Tom Wolfe (1931- ), U.S. journalist and author. The idea was to prove at every foot of the way up… that you were one of the elected and anointed ones who had the right stuff and could move higher and even — ultimately, God willing, one day — that you might be able to join that special few at the very top, that elite who had the capacity to bring tears to men’s eyes, the very Brotherhood of the Right Stuff itself. The Right Stuff (1979).
Sharon Wood (1957- ), Canadian mountaineer and guide, first North American woman to climb Mt. Everest. I discovered it wasn’t a matter of physical strength, but a matter of psychological strength. The conquest lay within my own mind to penetrate those barriers of self-imposed limitations and get through to that good stuff — the stuff called potential, 90% of which we rarely use. Motivational Manager, October, 1998.

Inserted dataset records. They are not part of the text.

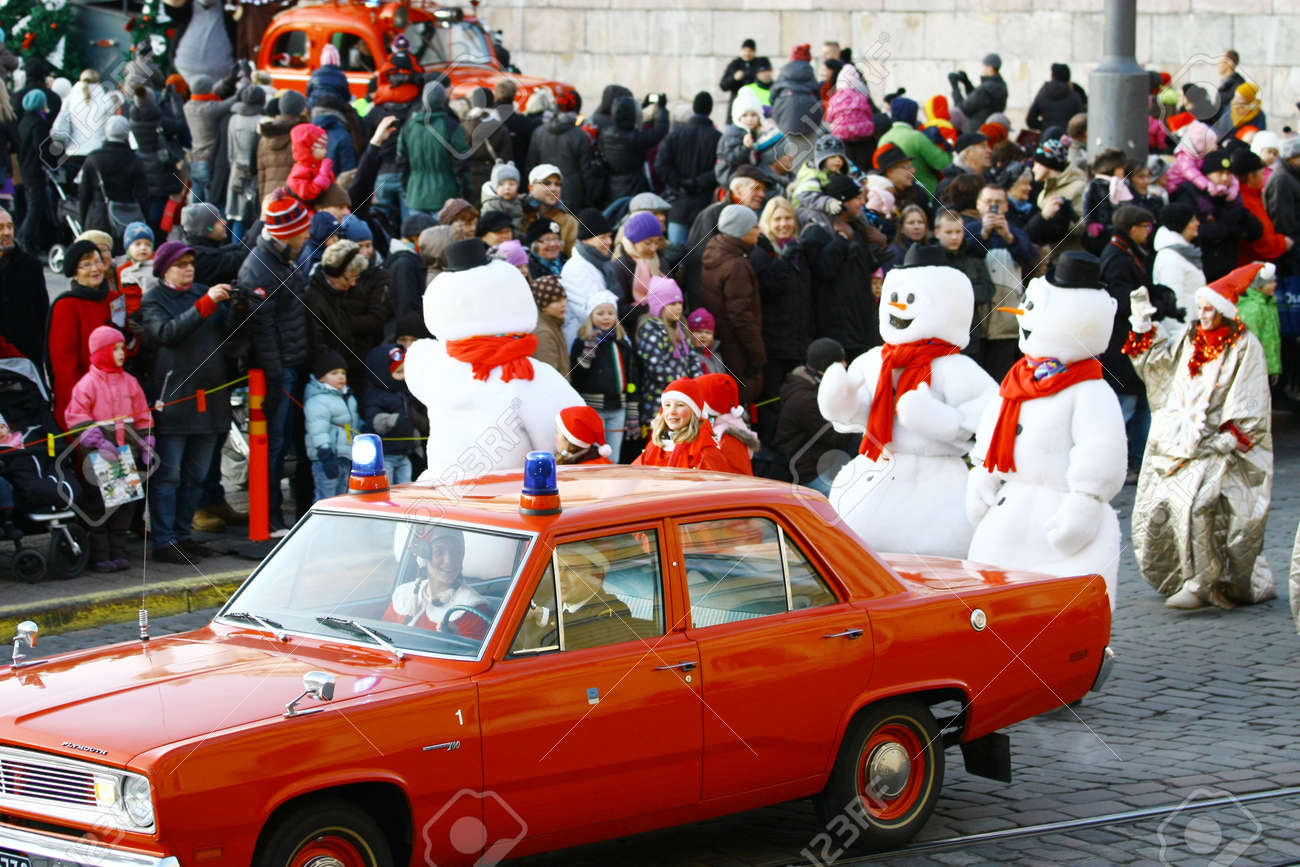 HELSINKI, FINLAND - NOVEMBER 20: Traditional Christmas Street opening in Helsinki on November 20, 2011. Stock Photo - 11260203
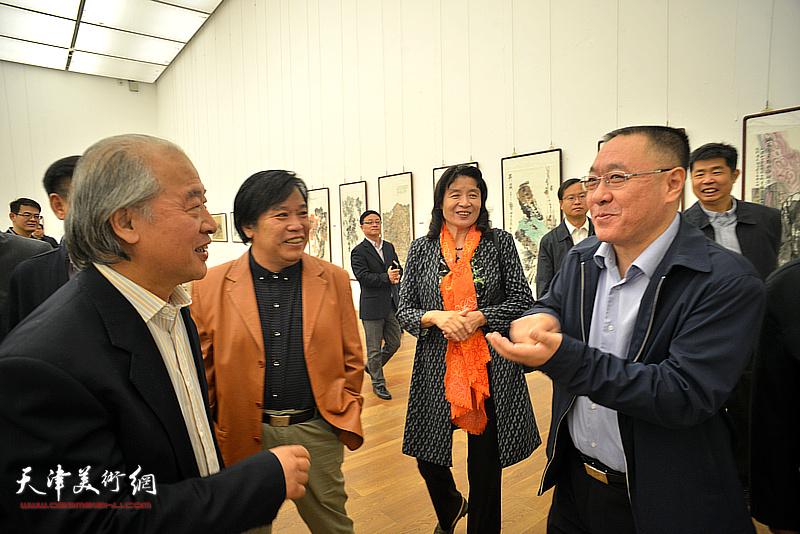 刘春雷、万镜明、王书平、李耀春在展览现交流。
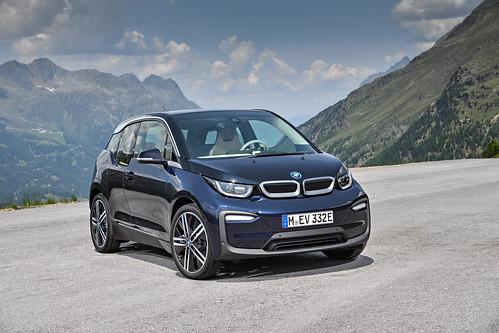 "BMW I3 2017 (15) <a style=""margin-left:10px; font-size:0.8em;"" href=""http://www.flickr.com/photos/128385163@N04/36078750323/"" target=""_blank"">@flickr</a>"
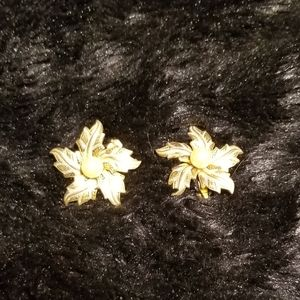Vintage golden earrings with pearl
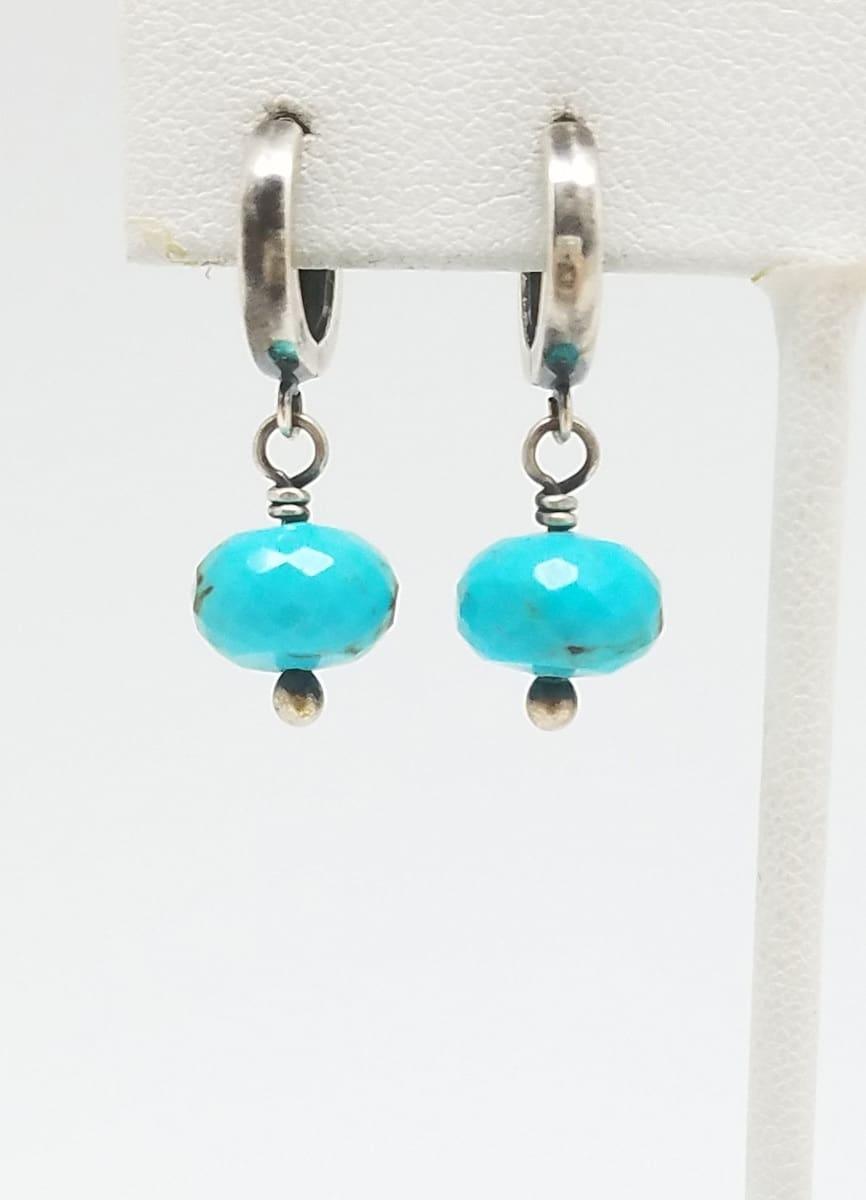 Kary Kjesbo Designs Turquoise earrings 1 drop 9mm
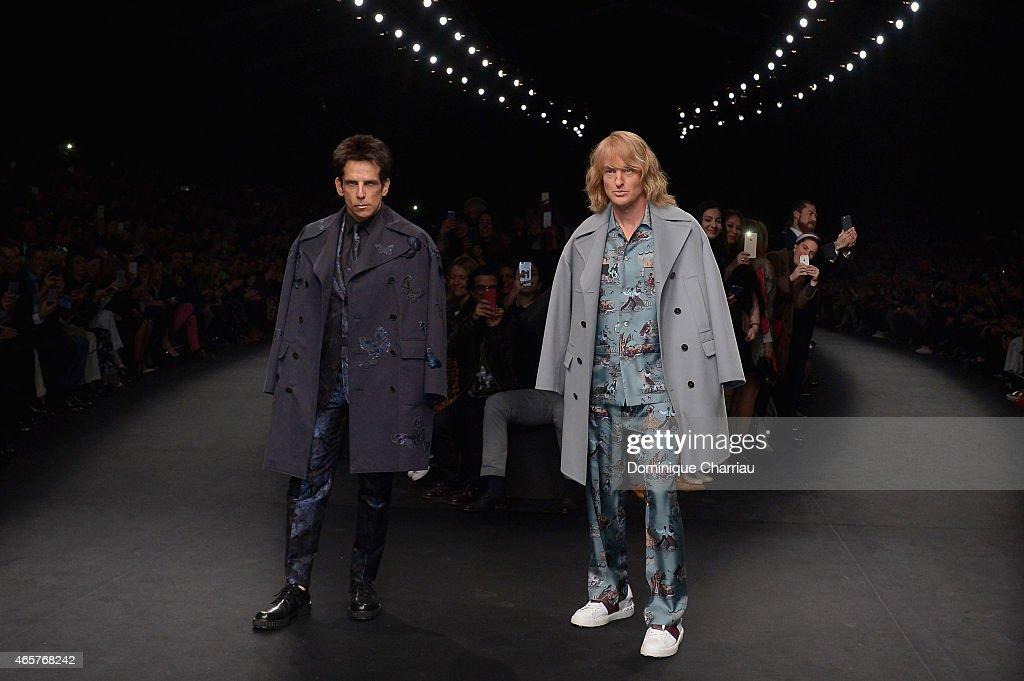 Valentino : Runway - Paris Fashion Week Womenswear Fall/Winter 2015/2016 : News Photo
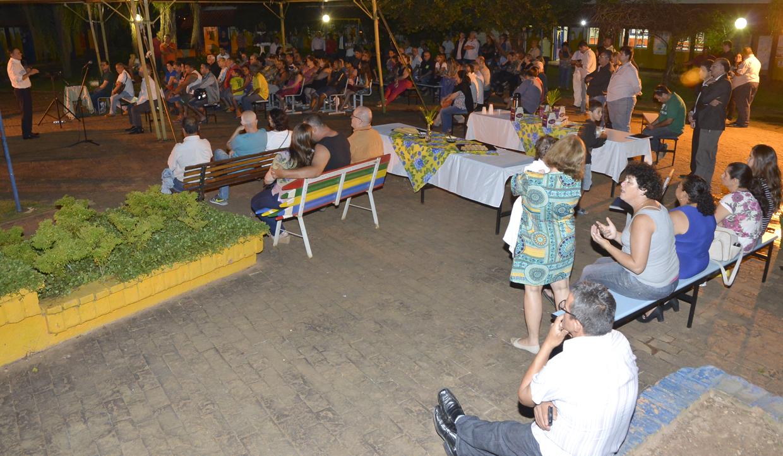 Moradores participaram da reunião na Emeb Aparecida Merino Elias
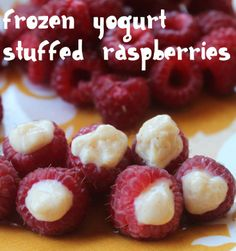 Moore Minutes: Healthy Fruit Summer Snacks for Kids (PART TWO)frozen yogurt stuffed raspberries Healthy Fruits, Healthy Snacks For Kids, Yummy Snacks, Yummy Food, Fruit Snacks, Healthy Summer, Kid Snacks, Snacks Ideas, Healthy Deserts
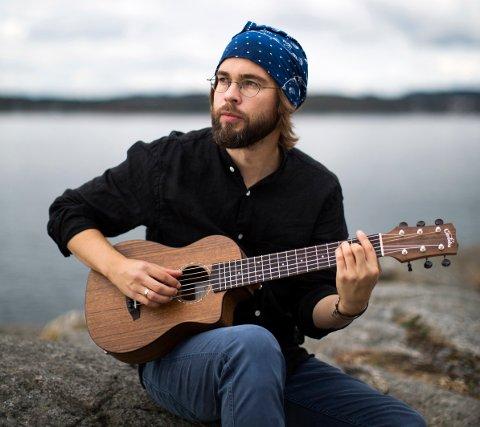 KAUPANG: Kristian Kaupang har fått skryt for seitt ferske album. Nå kan du høre han på kulturnatta.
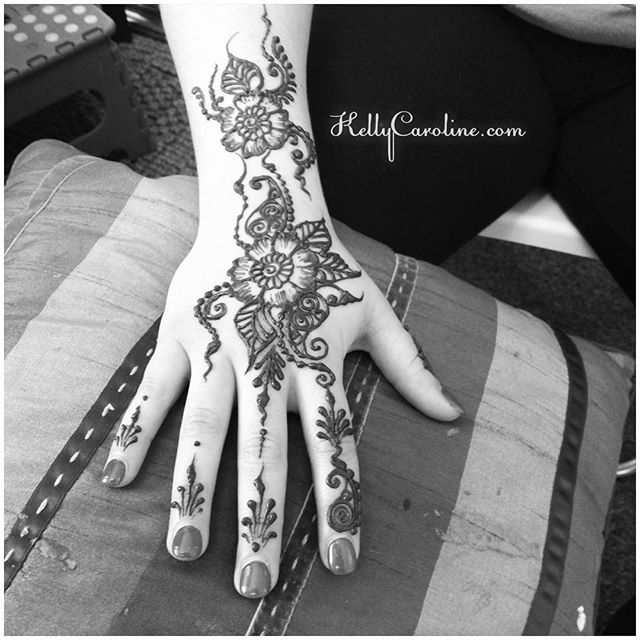 hand henna design for a couple in the studio today – private appointments available Monday-Saturday 2-5:30pm call 734-536-1705 or email kelly@kellycaroline.com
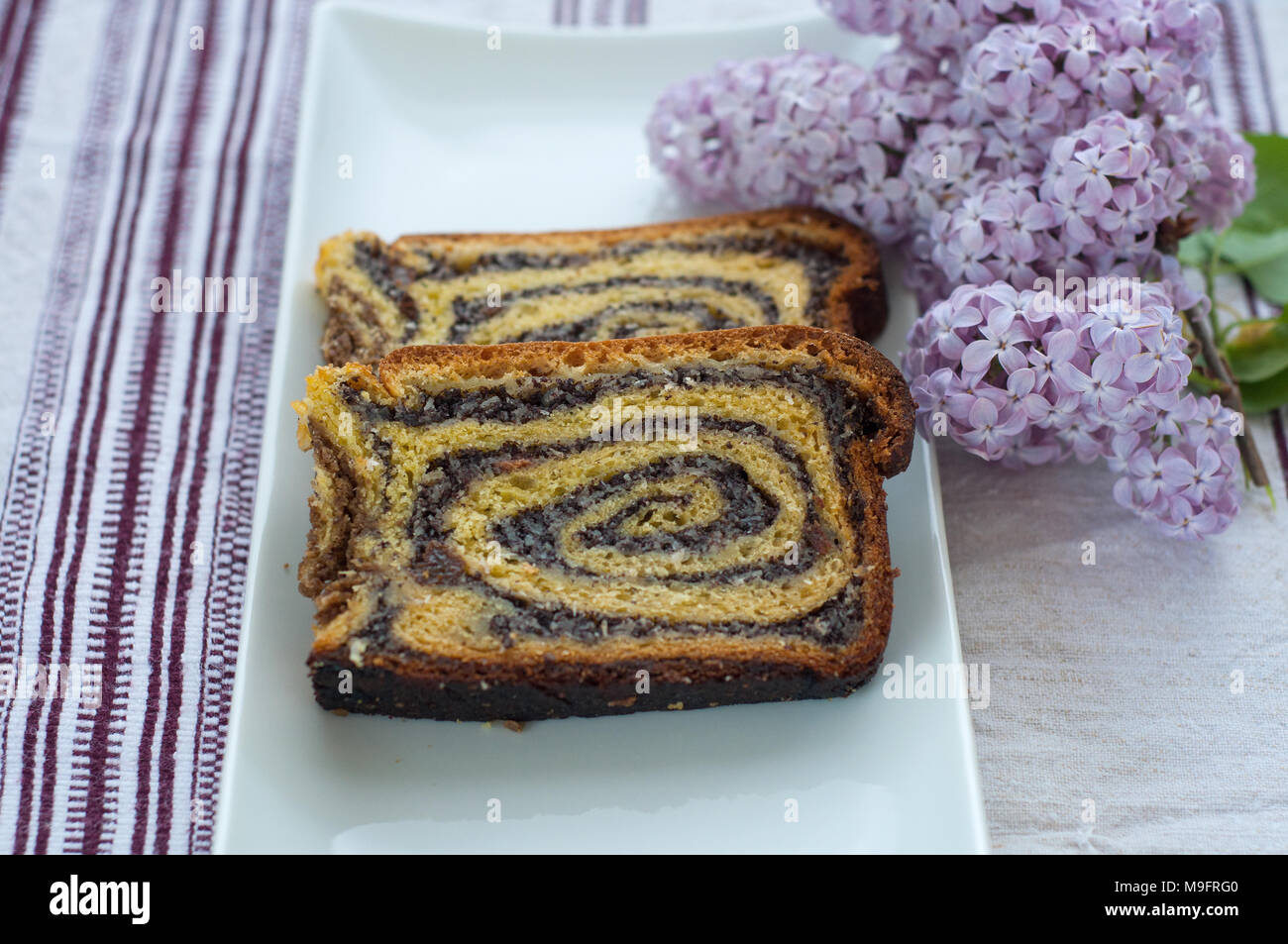 Kroatische Kuchen Gibanica Mit Mohn Stockfoto Bild 177983344 Alamy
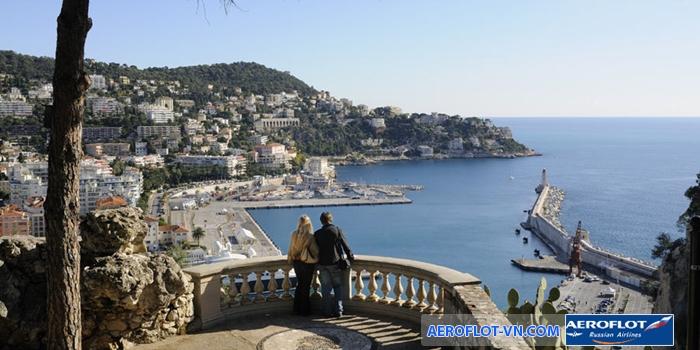 Đứng ở Đồi Lâu Đài có thể chiêm ngưỡng toàn cảnh thành phố Nice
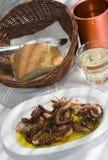 Pulpo asado a la parilla especialidad griega del taverna de la isla Fotografía de archivo libre de regalías
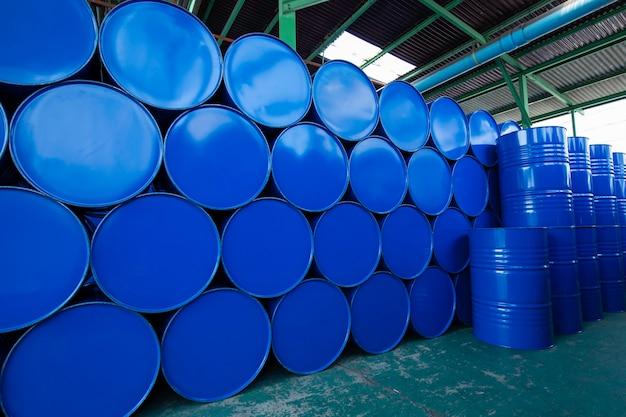 오일 배럴 파란색 또는 화학 드럼 수평 누적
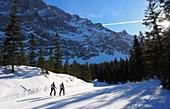 Tourenskifahrer unter dem Zugspitzgipfel, Zugspitze, Garmisch-Partenkirchen, Winter in Bayern, Deutschland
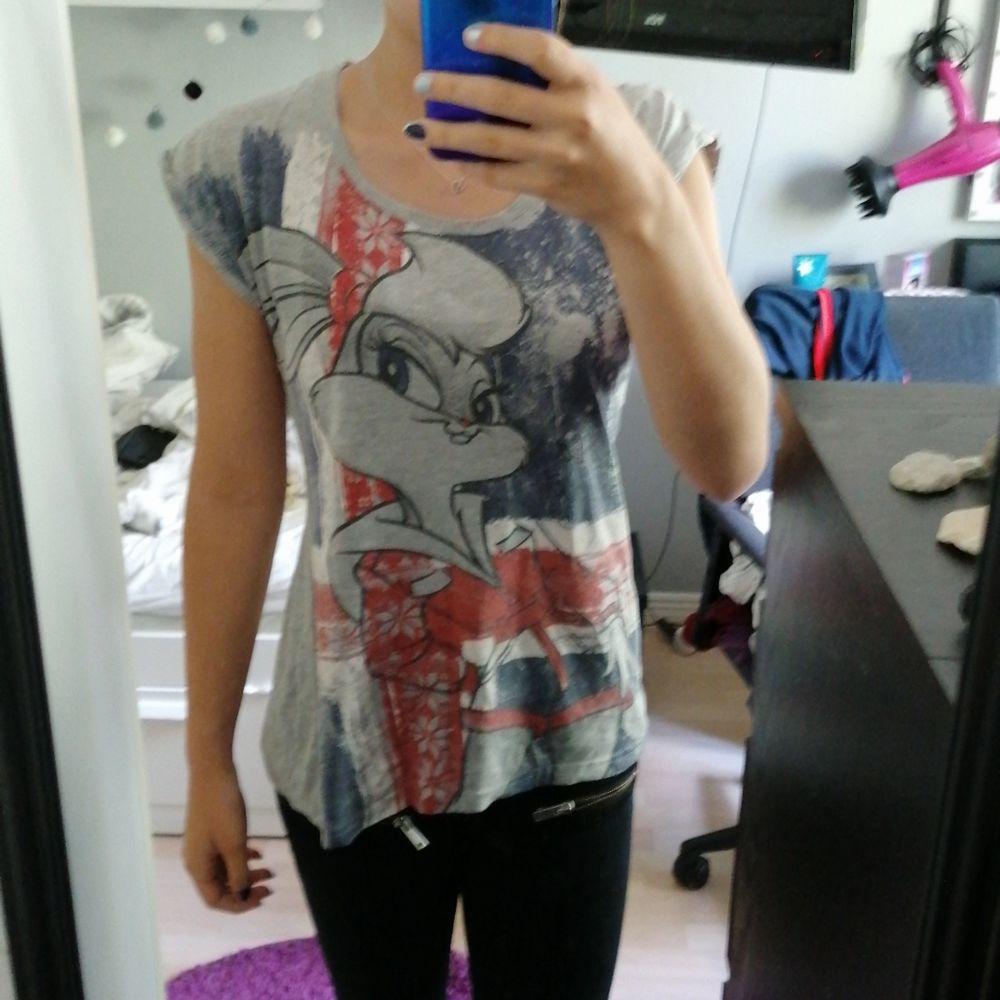 Skit cool tröja med tryck! 💖 Så häftig till svarta jeans o tex en skin jacka/ jeansjacka💖 Storlek M men passar S och XS också (varav jag är en S) 💖 baksidan är grå💖. T-shirts.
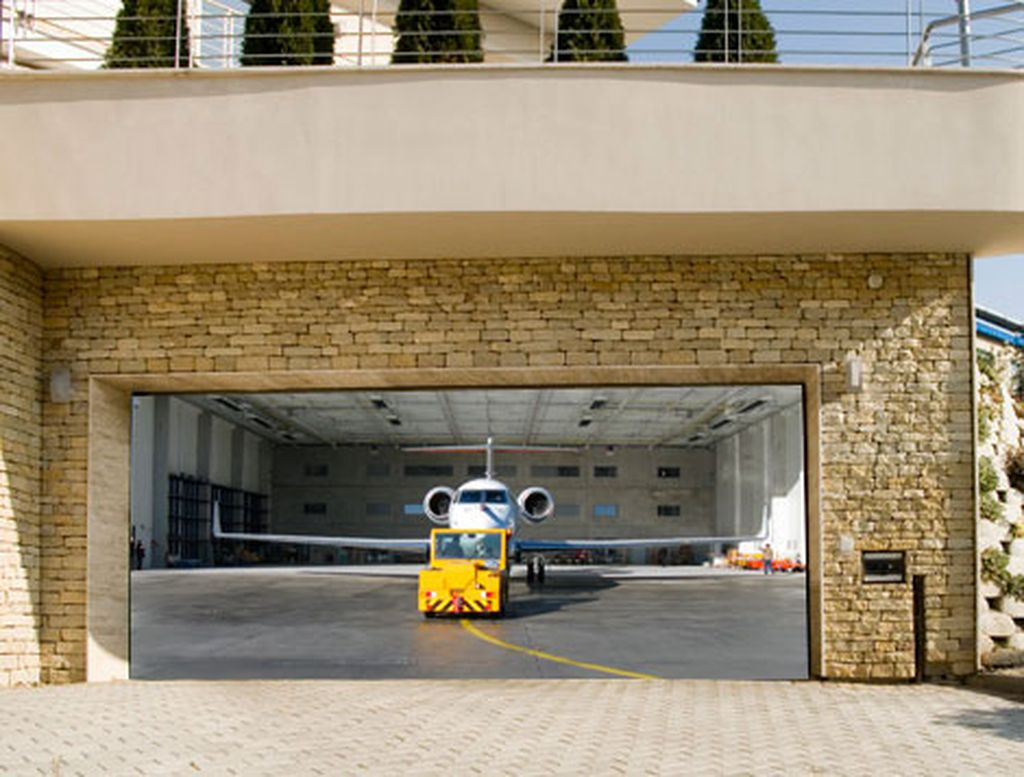 Garagentor individuell bedruckt mit Flugzeug im Hangar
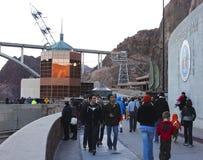Strzał turyści Odwiedza Hoover tamę Fotografia Stock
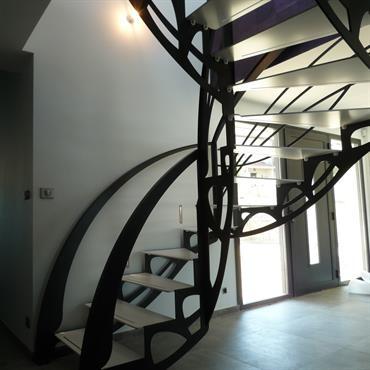 Cet escalier design double quart tournant inspiré des ailes d'un papillon et de style Art Nouveau est une création originale de Jean Luc Chevallier pour La Stylique.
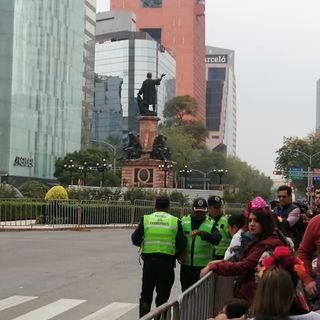 Cerrados carriles centrales de Reforma por Mega Desfile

Hilary Hinton (Zig) Ziglar (1926- ), U.S. author, salesman and motivation speaker. Seventeen years ago I went on a diet and exercise program. I lost 37 pounds in 10 months by losing 1.9 ounces per day. I wrote “See You at the Top,” a 384-page, 2,000,000-copy bestseller, by writing an average 1.26 pages every day for 10 months. People who are successful at whatever they do reach their objectives by a series of little things they do every day. Courtship After Marriage (1996).